In his first term, Trump’s corruption and brutality were mitigated by his ignorance and laziness. In a second, Trump would arrive with a much better understanding of the system’s vulnerabilities, more willing enablers in tow, and a much more focused agenda of retaliation against his adversaries and impunity for himself. When people wonder what another Trump term might hold, their minds underestimate the chaos that would lie ahead.

By Election Day 2024, Donald Trump will be in the thick of multiple criminal trials. It’s not impossible that he may already have been convicted in at least one of them. If he wins the election, Trump will commit the first crime of his second term at noon on Inauguration Day: His oath to defend the Constitution of the United States will be a perjury.

A second Trump term would instantly plunge the country into a constitutional crisis more terrible than anything seen since the Civil War. Even in the turmoil of the 1960s, even during the Great Depression, the country had a functional government with the president as its head. But the government cannot function with an indicted or convicted criminal as its head. The president would be an outlaw, or on his way to becoming an outlaw. For his own survival, he would have to destroy the rule of law.

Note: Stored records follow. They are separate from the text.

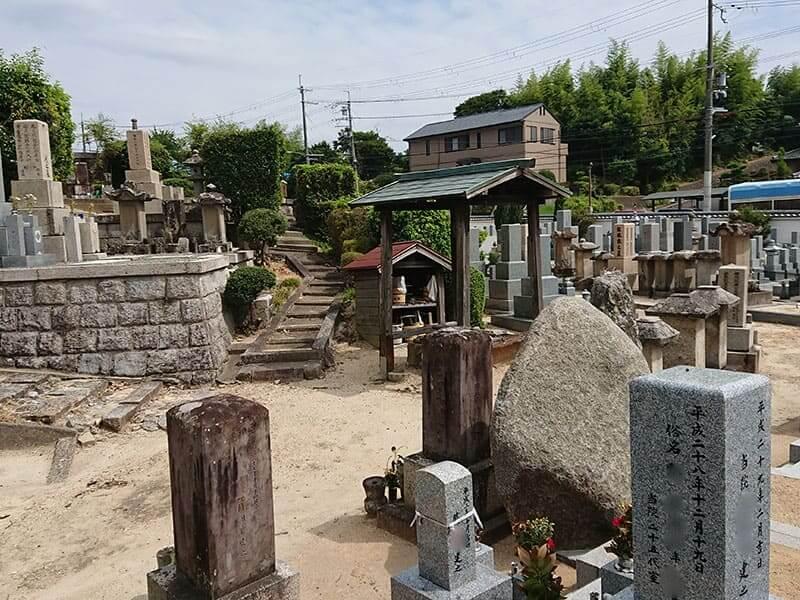 発志院墓地の水汲み場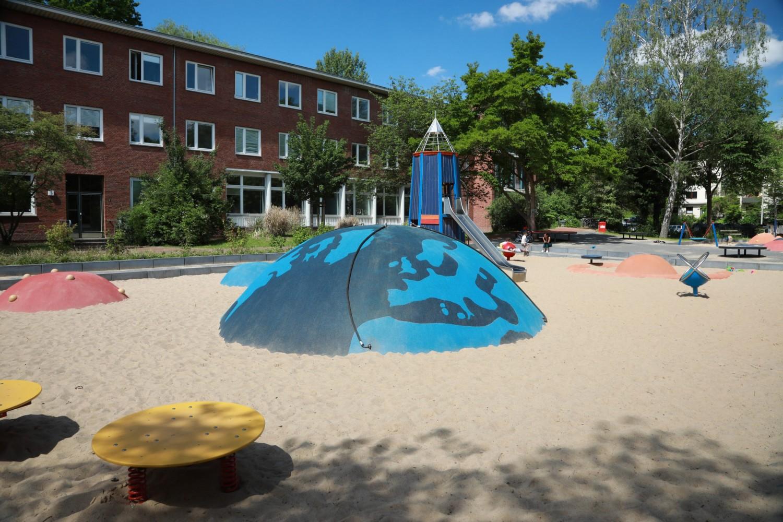 Naumann-Landschaft-Spielplatz-Am-Irrgarten-Rutsche-Sandspielbereich-2 Naumann – Landschaft
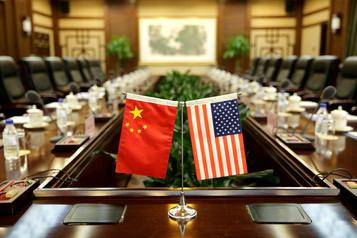 COVID-19: Pékin agite le spectre de la «Guerre froide» avec les États-Unis)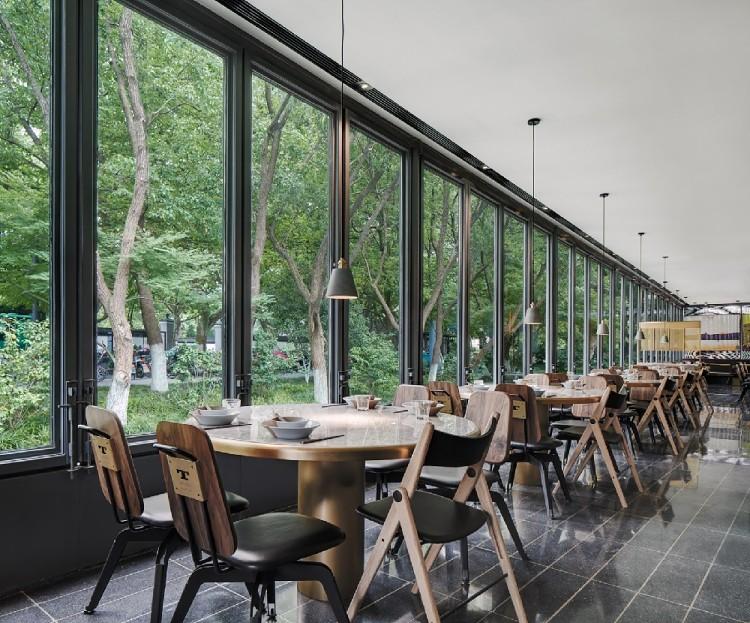 現代簡約餐廳,文化自然一體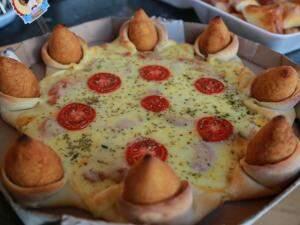 A pizza com borda de coxinha sabor tradicional.
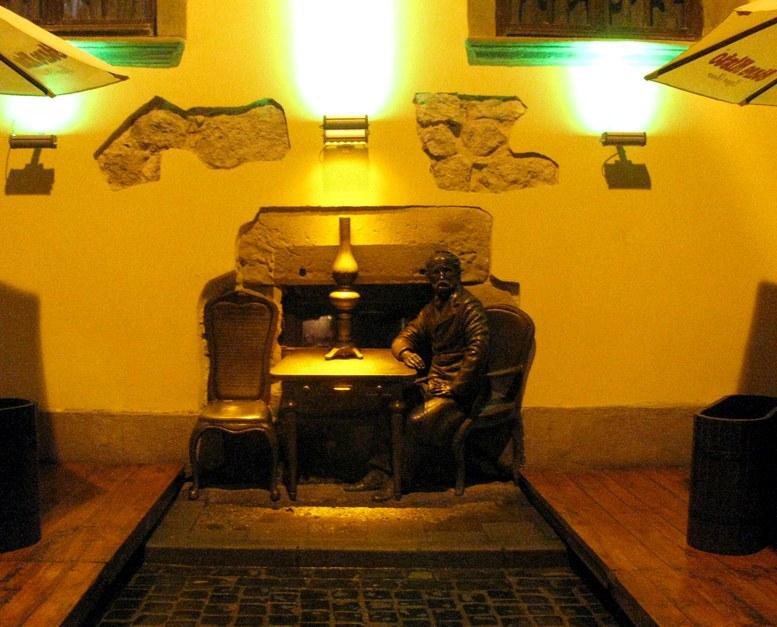 Львов - памятник изобретателю керосиновой лампы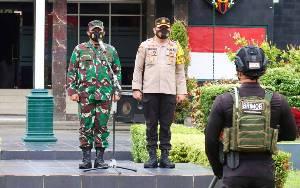 TNI Polri Gelar Patroli Skala Besar Paskapenetapan Pemenang Pilkada Kalteng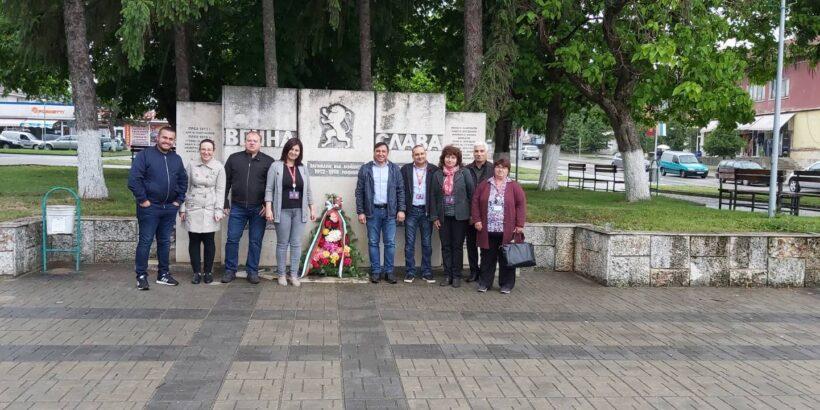 Кметове и служители от Община Ветово почетоха паметта на падналите за свободата и независимостта на България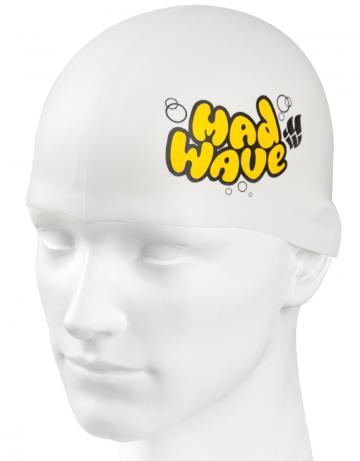 Силиконовая шапочка для плавания Silicone Junior SolidСиликоновые шапочки<br>Силиконовая шапочка Mad Wave Silicone Junior Solid - детская модель шапочки с логотипом Mad Wave, сделана из качественного силикона и подходит для всех видов занятий плаванием. Силикон - гипоаллергенный материал, не вызывает зуда и раздражения, а это особенно важно для чувствительной детской кожи. Модель имеет яркие расцветки, которые вызывают положительные эмоции у ребенка и делают его заметным на воде издалека.<br><br>Цвет: Белый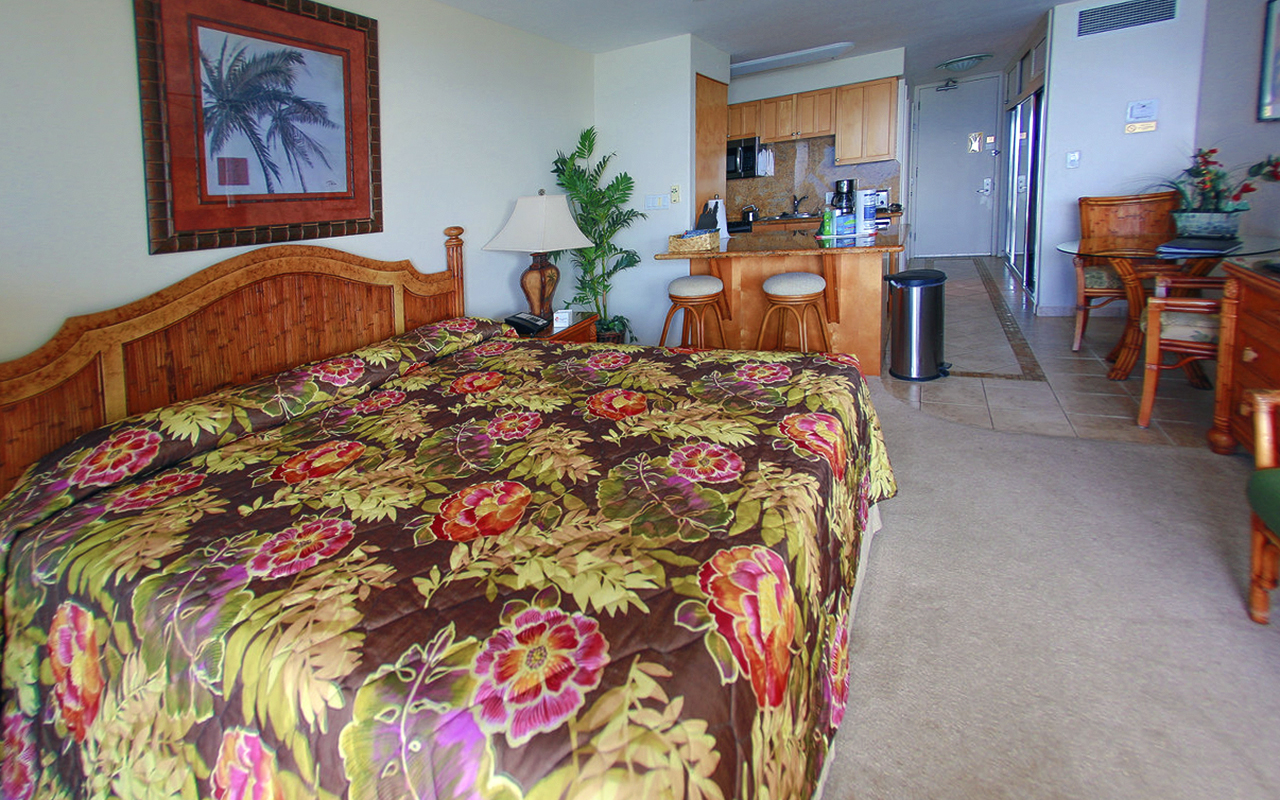 lahaina-shores-beach-resort-maui-LS507-8.jpg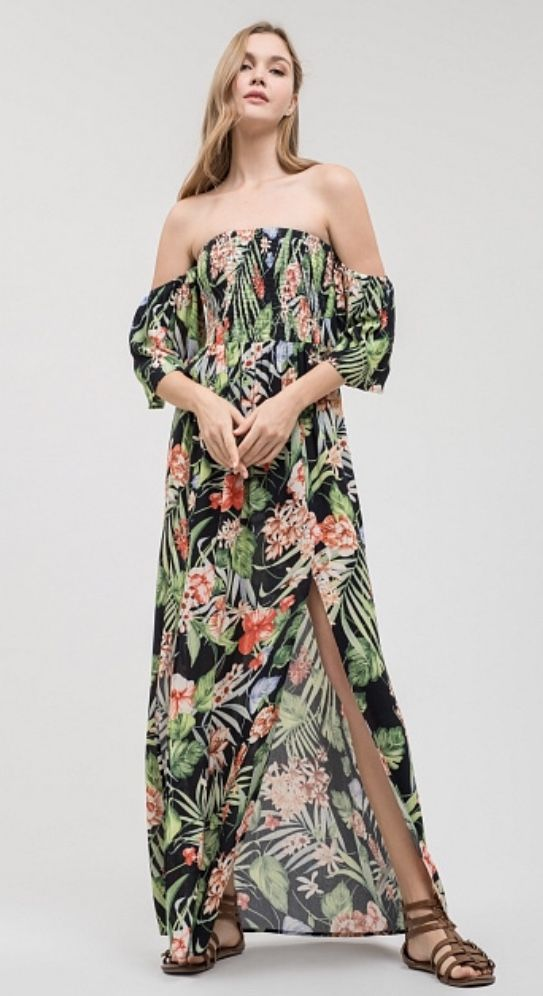 Maxi green floral super light weight Spring 2018 dress! A must have for  your maxi collection! 08c0665bb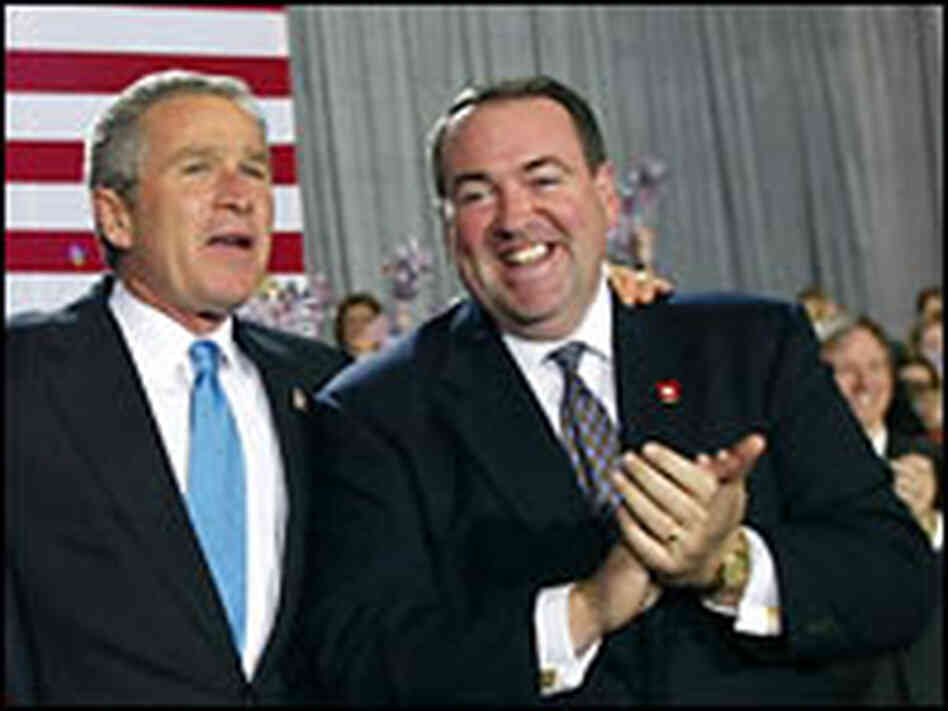 Huckabee and Bush in 2002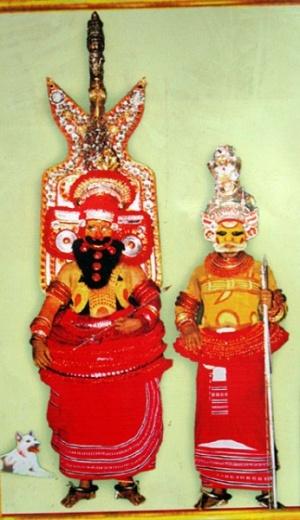 Теям в Парсиникадаву. Почитаемые духи и боги в храме Шри Мутаппан (фото с открытки)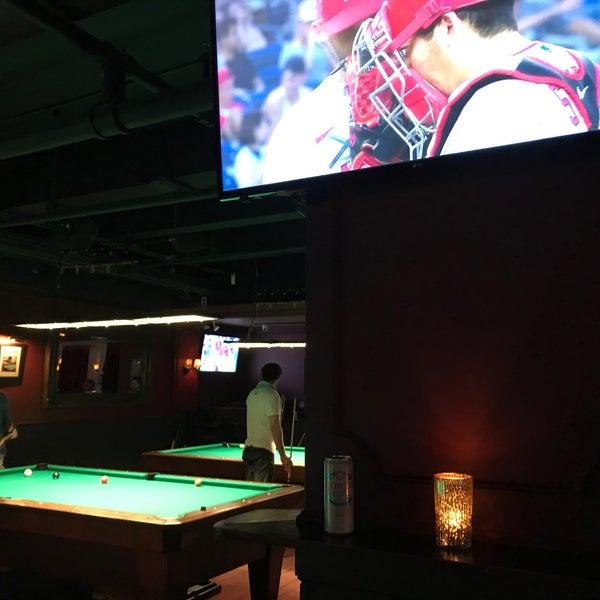 Foto tomada en Society Billiards + Bar por Gia O. el 7/1/2021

Some heavy food for thought by David Frum at The Atlantic. What do you think?
Was this written by an AI algorithmn? It reads like it.
 
In his first term, Trump’s corruption and brutality were mitigated by his ignorance and laziness. In a second, Trump would arrive with a much better understanding of the system’s vulnerabilities, more willing enablers in tow, and a much more focused agenda of retaliation against his adversaries and impunity for himself.
Exactly.

And the danger is not just Trump, of course – those who vote for Trump likewise represent a danger to America’s democracy.
 
Yes, tyrants start wars and force citizens to undergo experimental medical procedures. They close private businesses and schools, close borders, and forbid private travel. They restrict civil rights in the name of "safety".

This is what you voted for.
Red herring fallacies, lies, and failed attempts to deflect from the right as usual.

The thread is about the fact that Trump and his supporters represent a threat to our democratic institutions.